Why it’s right to evict Dale Farm

Rent-a-mob arrived. Armed with rhetoric and a range of physical and legal tools to prevent the eviction of those who have lived, illegally, at Dale Farm for a decade.

I don’t like to see anyone suffer. People need somewhere to live and the scenes are distressing. However we have to go back and look at the issues to establish how we learn from this wholly unpleasant episode.

The planning system, for all its faults, performs a function and a service. It’s not just about ensuring that buildings are built to certain standards or that we protect countryside. It’s there also to protect those who already live in an area too. Sometimes against development. or from uses that would detract from their enjoyment of their own land, property and buildings.

The travellers argue that bought the site. Very true. But there are developers, landowners and others up and down the country that own land. They are subject to the law that unless you have planning permission, there are certain things you may not do on that land. If the travellers had bought the land and attempted to get planning permission before occupying it, perhaps their case would be stronger. The danger of allowing this to go through unchallenged is precedent. The way in which our law works across the country. Basildon Council was right to pursue this. Where they have made things worse is by their lack of decisive action for so many years.

What if I owned some land or property and decided to build or develop without the planning permission? If I do, the law comes into play. I may apply for retrospective planning permission. If I don’t achieve that, then I can be forced to take down what I have built. That is exactly what has happened in this instance. For ten years, the neighbouring residents have fought a battle against this illegal occupation. It’s not a strong enough argument to say that there is a legal site next door and therefore the illegal part is ok. In the same way that it’s not acceptable to say a house on the edge of a village would or should allow someone to build on a site next door that is farmland.

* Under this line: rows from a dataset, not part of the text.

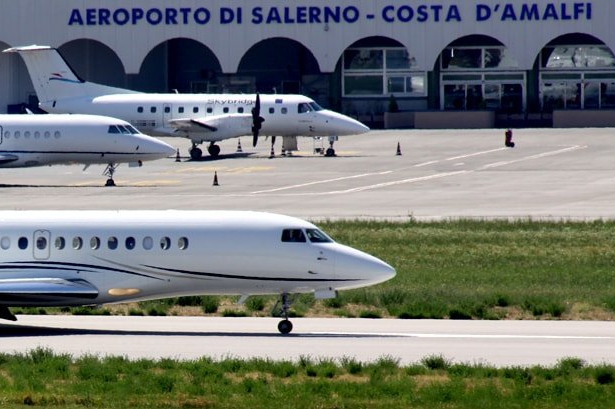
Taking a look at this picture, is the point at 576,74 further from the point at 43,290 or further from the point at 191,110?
the point at 43,290

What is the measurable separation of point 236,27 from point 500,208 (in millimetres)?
49185

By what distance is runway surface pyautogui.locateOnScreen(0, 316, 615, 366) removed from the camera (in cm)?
2438

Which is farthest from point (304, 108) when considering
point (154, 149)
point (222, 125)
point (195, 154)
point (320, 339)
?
point (320, 339)

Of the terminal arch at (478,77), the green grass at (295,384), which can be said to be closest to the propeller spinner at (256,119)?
the terminal arch at (478,77)

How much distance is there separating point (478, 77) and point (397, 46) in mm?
6022

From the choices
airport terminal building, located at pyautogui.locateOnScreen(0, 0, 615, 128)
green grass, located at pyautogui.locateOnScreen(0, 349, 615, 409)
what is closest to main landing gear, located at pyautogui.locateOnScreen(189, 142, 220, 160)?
airport terminal building, located at pyautogui.locateOnScreen(0, 0, 615, 128)

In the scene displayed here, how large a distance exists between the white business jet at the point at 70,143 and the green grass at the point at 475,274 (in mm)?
17676

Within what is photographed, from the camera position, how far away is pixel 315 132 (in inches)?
2982

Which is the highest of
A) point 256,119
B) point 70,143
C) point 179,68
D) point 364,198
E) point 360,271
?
point 179,68

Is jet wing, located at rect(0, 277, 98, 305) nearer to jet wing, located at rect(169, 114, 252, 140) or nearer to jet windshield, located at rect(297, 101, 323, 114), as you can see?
jet wing, located at rect(169, 114, 252, 140)

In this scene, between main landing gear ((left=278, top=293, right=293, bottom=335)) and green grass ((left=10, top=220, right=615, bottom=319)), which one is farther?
green grass ((left=10, top=220, right=615, bottom=319))

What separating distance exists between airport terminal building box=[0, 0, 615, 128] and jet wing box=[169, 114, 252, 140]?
20.5m

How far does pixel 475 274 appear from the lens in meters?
34.9

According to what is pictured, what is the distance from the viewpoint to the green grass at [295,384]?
2023 centimetres
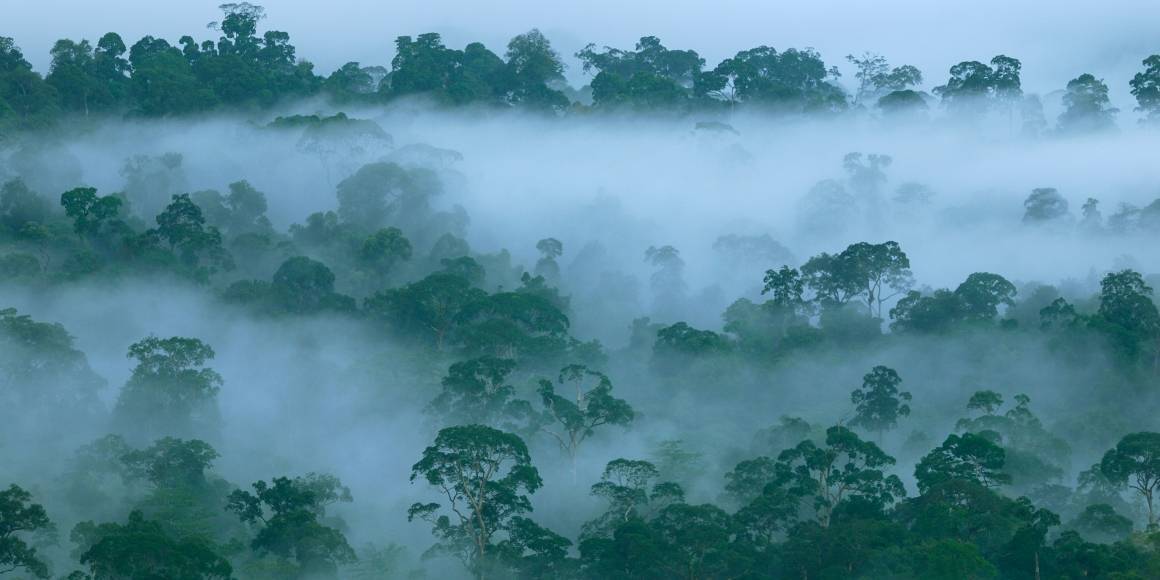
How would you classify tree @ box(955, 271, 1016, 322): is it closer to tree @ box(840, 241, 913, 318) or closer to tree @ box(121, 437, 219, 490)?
tree @ box(840, 241, 913, 318)

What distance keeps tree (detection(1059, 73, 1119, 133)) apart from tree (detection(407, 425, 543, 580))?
52.6 metres

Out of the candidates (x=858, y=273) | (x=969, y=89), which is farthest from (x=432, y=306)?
(x=969, y=89)

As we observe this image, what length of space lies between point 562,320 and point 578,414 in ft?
30.3

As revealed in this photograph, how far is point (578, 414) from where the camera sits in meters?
61.7

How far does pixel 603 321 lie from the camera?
75625mm

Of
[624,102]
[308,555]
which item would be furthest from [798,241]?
[308,555]

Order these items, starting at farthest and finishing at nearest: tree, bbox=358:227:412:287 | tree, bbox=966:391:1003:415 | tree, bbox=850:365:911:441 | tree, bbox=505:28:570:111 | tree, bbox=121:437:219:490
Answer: tree, bbox=505:28:570:111, tree, bbox=358:227:412:287, tree, bbox=850:365:911:441, tree, bbox=966:391:1003:415, tree, bbox=121:437:219:490

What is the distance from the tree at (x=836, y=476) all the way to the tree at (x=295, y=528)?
13073 mm

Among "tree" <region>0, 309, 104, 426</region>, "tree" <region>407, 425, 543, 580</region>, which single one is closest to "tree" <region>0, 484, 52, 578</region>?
"tree" <region>407, 425, 543, 580</region>

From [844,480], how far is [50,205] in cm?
3941

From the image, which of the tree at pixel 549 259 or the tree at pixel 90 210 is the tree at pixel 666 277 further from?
the tree at pixel 90 210

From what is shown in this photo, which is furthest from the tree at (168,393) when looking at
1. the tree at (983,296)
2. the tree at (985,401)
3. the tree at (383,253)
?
the tree at (983,296)

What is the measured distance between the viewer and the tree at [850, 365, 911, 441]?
63.0 meters

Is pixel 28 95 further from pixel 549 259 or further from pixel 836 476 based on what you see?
pixel 836 476
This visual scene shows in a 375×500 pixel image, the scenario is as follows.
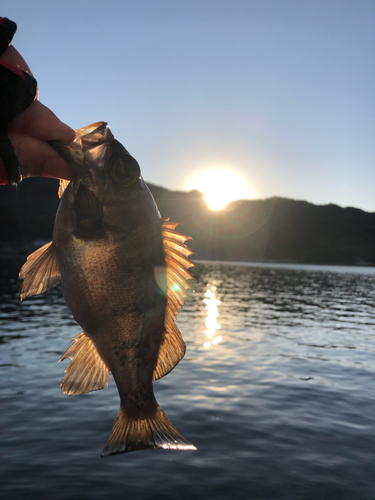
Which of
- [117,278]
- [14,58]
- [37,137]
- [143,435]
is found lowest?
[143,435]

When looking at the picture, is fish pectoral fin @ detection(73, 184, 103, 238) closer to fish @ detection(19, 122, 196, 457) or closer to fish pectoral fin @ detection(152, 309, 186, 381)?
fish @ detection(19, 122, 196, 457)

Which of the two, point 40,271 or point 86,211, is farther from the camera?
point 40,271

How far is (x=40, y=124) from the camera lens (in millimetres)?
2715

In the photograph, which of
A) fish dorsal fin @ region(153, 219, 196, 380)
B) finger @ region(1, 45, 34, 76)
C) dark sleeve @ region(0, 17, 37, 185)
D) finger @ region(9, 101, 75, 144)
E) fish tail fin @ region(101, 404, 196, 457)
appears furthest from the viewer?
fish dorsal fin @ region(153, 219, 196, 380)

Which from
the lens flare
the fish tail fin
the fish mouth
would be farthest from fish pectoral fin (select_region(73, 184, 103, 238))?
the lens flare

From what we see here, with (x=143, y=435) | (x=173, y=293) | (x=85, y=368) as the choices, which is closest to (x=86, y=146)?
(x=173, y=293)

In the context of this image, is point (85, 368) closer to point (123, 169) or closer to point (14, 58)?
point (123, 169)

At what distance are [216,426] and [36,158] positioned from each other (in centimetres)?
1328

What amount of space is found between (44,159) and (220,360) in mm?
22635

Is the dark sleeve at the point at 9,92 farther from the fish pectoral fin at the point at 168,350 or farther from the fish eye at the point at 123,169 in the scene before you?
the fish pectoral fin at the point at 168,350

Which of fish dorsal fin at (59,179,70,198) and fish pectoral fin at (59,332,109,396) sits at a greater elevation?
fish dorsal fin at (59,179,70,198)

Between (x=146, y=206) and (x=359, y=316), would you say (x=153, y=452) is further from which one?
(x=359, y=316)

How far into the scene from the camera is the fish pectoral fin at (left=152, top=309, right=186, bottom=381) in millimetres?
3762

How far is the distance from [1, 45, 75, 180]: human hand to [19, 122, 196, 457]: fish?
3.5 inches
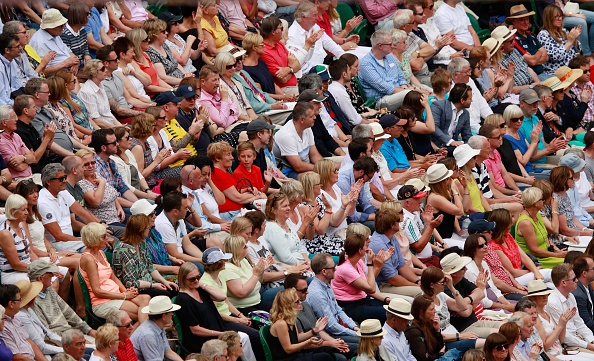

We live on an island. There is limited space and we have to have planning rules to maintain the balance. The balance between housing, municipal buildings, transport, general infrastructure and green space.

That some people are prepared to argue that the clearing of Dale Farm is in some way ethnic cleansing is as wrong as it is obnoxious. The density of occupation, how the land is used and the activities on the land are what existing residents object to. We have to look at the situation from the perspective of all those involved. In addition to that, green belt land is something we must treat with great care. That’s not to say it can never be built on or developed but, quite rightly, the conditions and presumption against development are stronger.

In my view it’s time we put a stop to rent-a-mob protestors. In the same way that flying pickets were objectionable in the 1980’s, so are those who jump on every bandwagon going. It has cost the taxpayer millions and tested the law and legal system.

Of course there needs to be a general consideration as to where travellers may be able to apply for permission but simply owning land and plonking what you want on it is not the answer. By all means let’s have a review of the planning system to ensure that every council can and should designate land for traveller sites, if needs be. However the law was broken and it is absolutely right that the site is cleared. My personal view is that the rent-a-mob protestors should end up with the bill and perhaps they might be deterred from this kind of costly, abrasive and violent protest in the future.

This particular protest has raised important planning questions. It has also raised the tensions of accommodating those who live in an area and those who seek to move to or develop. NIMBY (Not In My Back Yard) behaviour is rife in the UK. There is too much of an objection to any kind of development by many. That’s not right either but I hope that our planning system, post reform, will be easier to navigate and at the very least reduce the amount of time and resources that are wasted on both sides.

As it stands, the law is simple. If you don’t have planning permission you can be evicted and a site can be cleared. That is what has happened at Dale Farm and bravo to Basildon Council for seeing this through.